And I still write him every week or so.
Wisely, I suppose, he doesn't write back.
I wish he would write back.
I'm trying to truly give up. See how stupidly conflicted I am? I know he can't give me what I want and need. I always knew that, but preferred to believe in the fantasy.
I can't quite let go of the fantasy. It's nearly a year since we last saw each other and I can't quite let go of the fantasy.
Take a look at my profile on this page. Does that sound like it's really over?
I just can not bring myself to change it. Every so often I look at it and then back away from changing. I've gotten as close as thinking I'll change it but will enshrine the original one somewhere on that side of the page. Of course, I haven't managed to act on it.
However, I did manage to remove the philosopher from my FetLife profile. It was hard, but not as bad as here. After all, I went over to FetLife late last summer after he broke up with me "for good." He was never part of my presence there, although he did have a mutating place in my profile.
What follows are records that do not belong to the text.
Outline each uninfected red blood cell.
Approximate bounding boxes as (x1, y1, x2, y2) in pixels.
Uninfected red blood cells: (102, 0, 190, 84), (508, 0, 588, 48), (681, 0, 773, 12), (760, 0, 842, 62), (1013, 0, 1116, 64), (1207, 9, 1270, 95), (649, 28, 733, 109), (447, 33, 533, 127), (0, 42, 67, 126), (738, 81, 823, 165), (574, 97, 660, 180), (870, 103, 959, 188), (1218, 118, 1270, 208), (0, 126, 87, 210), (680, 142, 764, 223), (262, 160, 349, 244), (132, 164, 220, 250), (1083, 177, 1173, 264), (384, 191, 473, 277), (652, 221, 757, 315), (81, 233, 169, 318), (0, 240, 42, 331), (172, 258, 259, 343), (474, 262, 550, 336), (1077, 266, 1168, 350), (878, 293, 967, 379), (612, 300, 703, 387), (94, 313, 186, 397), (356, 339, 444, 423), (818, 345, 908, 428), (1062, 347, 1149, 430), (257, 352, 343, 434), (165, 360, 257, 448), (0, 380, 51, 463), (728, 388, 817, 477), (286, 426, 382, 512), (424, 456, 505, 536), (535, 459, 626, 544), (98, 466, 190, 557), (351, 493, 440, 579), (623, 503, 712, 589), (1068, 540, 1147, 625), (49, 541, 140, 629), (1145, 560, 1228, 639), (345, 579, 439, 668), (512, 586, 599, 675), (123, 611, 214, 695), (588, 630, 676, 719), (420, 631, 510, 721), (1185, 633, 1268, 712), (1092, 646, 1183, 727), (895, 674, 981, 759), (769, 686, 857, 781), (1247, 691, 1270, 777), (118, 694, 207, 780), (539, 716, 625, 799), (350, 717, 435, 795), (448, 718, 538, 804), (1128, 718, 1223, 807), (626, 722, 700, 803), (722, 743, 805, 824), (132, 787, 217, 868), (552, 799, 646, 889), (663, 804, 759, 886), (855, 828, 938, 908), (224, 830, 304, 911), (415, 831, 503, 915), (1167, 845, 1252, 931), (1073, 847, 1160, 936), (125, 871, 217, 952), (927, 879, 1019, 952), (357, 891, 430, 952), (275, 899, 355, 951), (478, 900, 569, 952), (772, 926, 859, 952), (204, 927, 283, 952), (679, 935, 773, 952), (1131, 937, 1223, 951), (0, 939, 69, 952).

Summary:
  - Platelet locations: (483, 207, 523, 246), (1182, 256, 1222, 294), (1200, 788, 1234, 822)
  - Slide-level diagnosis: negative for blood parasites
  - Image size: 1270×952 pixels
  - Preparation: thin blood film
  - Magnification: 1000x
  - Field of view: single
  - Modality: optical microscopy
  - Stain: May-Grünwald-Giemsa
And the big thing about FetLife is that it is where my demon muse found me, devised a plan, set a trap, and caught me within one week.
So I removed the philosopher from my profile there. And now it reads:
That will do for now.
I am a submissive Jewish bisexual feminist baby boomer with pretenses of being a writer. Did I leave anything out? Oh yeah... cats and red hair. That should cover it.
The man I call my demon muse is a brilliant, creative, and inspiring sadist who values me for my words and works hard to keep me disciplined and writing to my full potential. I am moved and grateful beyond description that he has agreed to take me back into his service after a very unfortunate falling out in December. Our resumed relationship is more satisfying than ever. He no longer scares me; instead I live immersed in a transforming state of submission, and give myself willingly to whatever he has in mind.
The sadist tortures my body and nourishes my soul. His ownership honors me and his attentions educate and enrich me. I am chained to him by my devotion, and need nothing more.
Meanwhile, there are still relics of the philosopher in the house, including the underwear he deliberately left on his last visit and the pony tail I lopped off the first time I cut his hair. There is a picture on my bookshelf, though no longer on my desk or by my bed. And worst of all, there is the beautiful close-upthat adorns my computer desktop.
I think about getting rid of it. It feels like an amputation. He has been there for so long... but soon a friend will be upgrading my operating system, and that would seem an appropriate time to replace the philosopher with the cats. I'll have support for it, so maybe it won't be too painful.
We wouldn't have worked out. I know that - although I still can't accept it.
And I miss him.
I thought I was done crying over him.
I wish we could at least try being friends again.
But it's been 5-1/2 weeks and I haven't heard a word.
And I worry about him.
[she shakes her head as if to clear out the cobwebs that are the remnants of what they had. if they did have anything. it doesn't help. healing takes time. she wishes she had someone of her own.]